The pre-eminence of the economy in contemporary societies has become commonplace: the commodification of most goods and services; advertisements that punctuate television programmes, are plastered across screens, films and series, and even on athletes; the stakes around purchasing power and social inequalities; work itself, increasingly rivalled by AI and robots; the associated international tensions, such as tariffs; the energy question… The economy sits at the heart of our lives.

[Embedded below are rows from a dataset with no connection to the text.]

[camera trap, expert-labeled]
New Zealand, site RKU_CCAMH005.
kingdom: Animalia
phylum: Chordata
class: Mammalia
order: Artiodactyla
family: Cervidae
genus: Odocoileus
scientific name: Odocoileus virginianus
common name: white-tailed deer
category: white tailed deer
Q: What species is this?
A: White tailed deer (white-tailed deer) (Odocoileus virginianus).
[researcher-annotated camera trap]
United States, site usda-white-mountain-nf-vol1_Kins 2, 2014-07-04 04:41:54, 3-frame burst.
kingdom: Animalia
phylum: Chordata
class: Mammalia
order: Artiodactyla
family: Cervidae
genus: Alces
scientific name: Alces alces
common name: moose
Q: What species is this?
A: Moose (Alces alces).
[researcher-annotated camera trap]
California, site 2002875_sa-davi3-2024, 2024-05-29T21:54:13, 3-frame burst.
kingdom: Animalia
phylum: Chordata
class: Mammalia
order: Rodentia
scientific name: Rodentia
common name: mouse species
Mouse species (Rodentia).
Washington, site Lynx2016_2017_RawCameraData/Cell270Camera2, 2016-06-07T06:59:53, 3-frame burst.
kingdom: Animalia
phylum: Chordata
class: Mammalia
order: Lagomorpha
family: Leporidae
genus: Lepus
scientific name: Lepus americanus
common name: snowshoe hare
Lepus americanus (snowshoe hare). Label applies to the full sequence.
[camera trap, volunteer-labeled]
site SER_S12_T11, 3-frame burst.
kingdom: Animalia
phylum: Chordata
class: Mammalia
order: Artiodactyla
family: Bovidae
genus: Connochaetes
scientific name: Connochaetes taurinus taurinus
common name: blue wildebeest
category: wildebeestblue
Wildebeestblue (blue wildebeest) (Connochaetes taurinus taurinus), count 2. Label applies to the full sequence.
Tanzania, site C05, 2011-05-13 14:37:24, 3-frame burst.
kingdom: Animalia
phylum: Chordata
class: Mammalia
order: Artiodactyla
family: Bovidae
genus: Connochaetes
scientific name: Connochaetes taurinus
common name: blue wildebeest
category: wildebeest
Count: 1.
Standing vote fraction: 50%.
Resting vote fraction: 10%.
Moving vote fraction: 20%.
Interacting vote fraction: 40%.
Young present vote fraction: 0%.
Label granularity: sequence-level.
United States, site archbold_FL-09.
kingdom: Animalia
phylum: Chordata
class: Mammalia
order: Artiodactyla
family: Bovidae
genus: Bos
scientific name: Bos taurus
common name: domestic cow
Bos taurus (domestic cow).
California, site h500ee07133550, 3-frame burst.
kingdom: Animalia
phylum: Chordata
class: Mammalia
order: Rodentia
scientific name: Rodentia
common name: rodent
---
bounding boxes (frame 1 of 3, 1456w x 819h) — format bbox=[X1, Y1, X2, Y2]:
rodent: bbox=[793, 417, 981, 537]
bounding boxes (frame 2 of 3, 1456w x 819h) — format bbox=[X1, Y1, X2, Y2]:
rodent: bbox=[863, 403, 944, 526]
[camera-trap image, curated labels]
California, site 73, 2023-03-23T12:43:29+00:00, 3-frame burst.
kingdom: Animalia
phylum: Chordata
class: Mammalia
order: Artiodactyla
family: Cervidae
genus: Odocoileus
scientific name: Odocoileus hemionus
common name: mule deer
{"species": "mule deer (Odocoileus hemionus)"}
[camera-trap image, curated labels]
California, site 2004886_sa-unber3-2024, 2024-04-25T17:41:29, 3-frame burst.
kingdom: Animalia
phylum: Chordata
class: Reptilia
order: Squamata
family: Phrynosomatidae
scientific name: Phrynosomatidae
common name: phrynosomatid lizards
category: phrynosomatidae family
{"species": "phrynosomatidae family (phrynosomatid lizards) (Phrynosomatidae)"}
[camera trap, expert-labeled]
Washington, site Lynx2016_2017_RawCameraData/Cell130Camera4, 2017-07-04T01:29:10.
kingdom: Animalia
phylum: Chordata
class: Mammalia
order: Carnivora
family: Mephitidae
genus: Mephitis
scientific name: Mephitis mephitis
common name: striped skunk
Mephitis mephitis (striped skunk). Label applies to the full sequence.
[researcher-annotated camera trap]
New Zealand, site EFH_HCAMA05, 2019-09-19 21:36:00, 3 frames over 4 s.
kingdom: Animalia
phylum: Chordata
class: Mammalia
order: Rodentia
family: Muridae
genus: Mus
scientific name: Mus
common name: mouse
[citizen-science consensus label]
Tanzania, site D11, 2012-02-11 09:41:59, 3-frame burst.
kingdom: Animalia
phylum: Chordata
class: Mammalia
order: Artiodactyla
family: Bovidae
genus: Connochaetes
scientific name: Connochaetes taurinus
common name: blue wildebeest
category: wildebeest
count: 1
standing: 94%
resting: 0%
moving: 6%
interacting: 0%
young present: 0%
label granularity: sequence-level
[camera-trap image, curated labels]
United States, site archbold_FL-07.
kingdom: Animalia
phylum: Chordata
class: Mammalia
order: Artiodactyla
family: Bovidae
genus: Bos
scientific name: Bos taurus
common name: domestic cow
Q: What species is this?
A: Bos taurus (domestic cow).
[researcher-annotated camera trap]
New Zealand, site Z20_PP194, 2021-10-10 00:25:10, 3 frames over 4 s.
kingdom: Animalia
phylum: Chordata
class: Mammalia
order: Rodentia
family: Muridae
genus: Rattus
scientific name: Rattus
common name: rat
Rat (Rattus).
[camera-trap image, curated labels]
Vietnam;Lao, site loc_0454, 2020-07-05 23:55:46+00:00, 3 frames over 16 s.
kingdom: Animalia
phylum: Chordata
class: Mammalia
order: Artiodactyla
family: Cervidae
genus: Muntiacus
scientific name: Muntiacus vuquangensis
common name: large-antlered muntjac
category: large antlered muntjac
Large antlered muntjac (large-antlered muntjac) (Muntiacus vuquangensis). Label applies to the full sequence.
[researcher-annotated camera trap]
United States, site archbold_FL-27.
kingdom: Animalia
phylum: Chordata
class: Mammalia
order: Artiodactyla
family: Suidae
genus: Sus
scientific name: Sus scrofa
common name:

The proliferation of critiques—of production, of the private appropriation of profits, of markets or of consumption—attests to this pre-eminence. Often, they help to entrench it rather than to call it into question. For however indispensable they are, such critiques keep our attention fixed on the economy: they almost always discuss ways of transforming it, and rarely how to gain distance from it. Karl Marx’s approach is exemplary in this respect: he sought to demonstrate a major contradiction of capitalism (the tendency of the rate of profit to fall) using concepts and methods of calculation forged by the classical economists—thus from within economics, which he regarded as the primary explanatory factor for social phenomena1. Yet such a conception was far from self-evident before the nineteenth century, and it remains the subject of lively controversy.
By what paths did the economy rise to the status of organising principle, to the point of sometimes seeming to supplant religion and politics? Investigating the valorisation of the economy leads us to question the relationship between thought and reality: did material conditions dictate the course of historical processes? If not, which ideas acted as a springboard for the economy? Of course, celebrated analyses have already cleared part of this ground. Most have adopted a particular angle: the Protestant ethic in Max Weber2; the Jewish community in Werner Sombart3; the rise of capitalism and its tensions with the state in Fernand Braudel4; the genesis of liberalism and its social limits in Karl Polanyi5; passions and interests at the source of the market in Albert Hirschman6; or the economic ideology as the “culmination of individualism” in Louis Dumont7.
Each of the foregoing angles offers a complementary light on events and ideas. However, adding theoretically non-neutral perspectives complicates the task of forming an overall view. One might imagine that, in the twenty-first century, a historical and philosophical synthesis of the valorisation of the economy would exist, but such an undertaking does not seem to be on the agenda—perhaps because of the mass of knowledge to be compiled, or because academic division of labour fragments perspectives. This seems regrettable in a world driven by the economy and confronted with the two greatest upheavals it has known since the eighteenth century: the accelerated automation of economic activity as a whole, and global warming. These two features of our time are revolutionary because they call into question the economy as it has been practised for more than two centuries.
Following The Question of Freedom, the reflections on science and those on nature (not translated in English), here is a new series of articles on the valorisation of the economy, from the fifteenth to the nineteenth centuries inclusive. Its sole aim is to better understand the world we live in—a world subject to radical and destabilising changes. For it is only through knowledge that distance can be cultivated. The goal is not to produce a full-dress historical and philosophical synthesis, nor to repeat what has already been admirably formulated and synthesised, but to sketch a perspective encompassing facts and ideas—by way of salient events or figures and, of course, a selection of concepts articulated with one another.
We will begin our historico-conceptual journey with the Italian Renaissance—of the city-states, of humanism and of Machiavelli—which appears as the cradle of economic dynamics and of philosophies that support them. We will then embark for the sixteenth and seventeenth centuries, when commercial horizons extend to Asia, Africa and the Americas; when economic theories are constructed and diversified; when scientific and technical discoveries accelerate; and when theories of contract and natural law are elaborated. We will not, at this stage, go into further detail about the itinerary of these reflections, for detours or shortcuts may be taken as readings and intuitions suggest.
List of the Articles
Notes
1.↑ The economy constitutes the infrastructure of society; ideas the superstructure.
2.↑ Weber, Max. The Protestant Ethic and the “Spirit” of Capitalism, trans. Peter Baehr & Gordon C. Wells. London: Penguin Classics, 2002.
3.↑ Sombart, Werner. Modern Capitalism, Vol. I: The Pre-Capitalist Economy (translated from the 2nd German ed.). Wellington: K. A. Nitz, 2019. (First English volume of Der moderne Kapitalismus; further vols. not widely available in English.)
4.↑ Braudel, Fernand. Civilization and Capitalism, 15th–18th Century. 3 vols., trans. Siân Reynolds. New York: Harper & Row / London: Collins, 1981–1984; paperback reissue, University of California Press, 1992.
5.↑ Karl Polanyi, The Great Transformation, Beacon Press, 2001 (1944).
6.↑ Hirschman, Albert O. The Passions and the Interests: Political Arguments for Capitalism before Its Triumph. Princeton: Princeton University Press, 1977 (Princeton Classics reissue, 2013/2018).
7.↑ Louis Dumont, Homo aequalis I, Gallimard, 1985, p. 75. English version: From Mandeville to Marx: The Genesis and Triumph of Economic Ideology. Chicago: University of Chicago Press, 1977.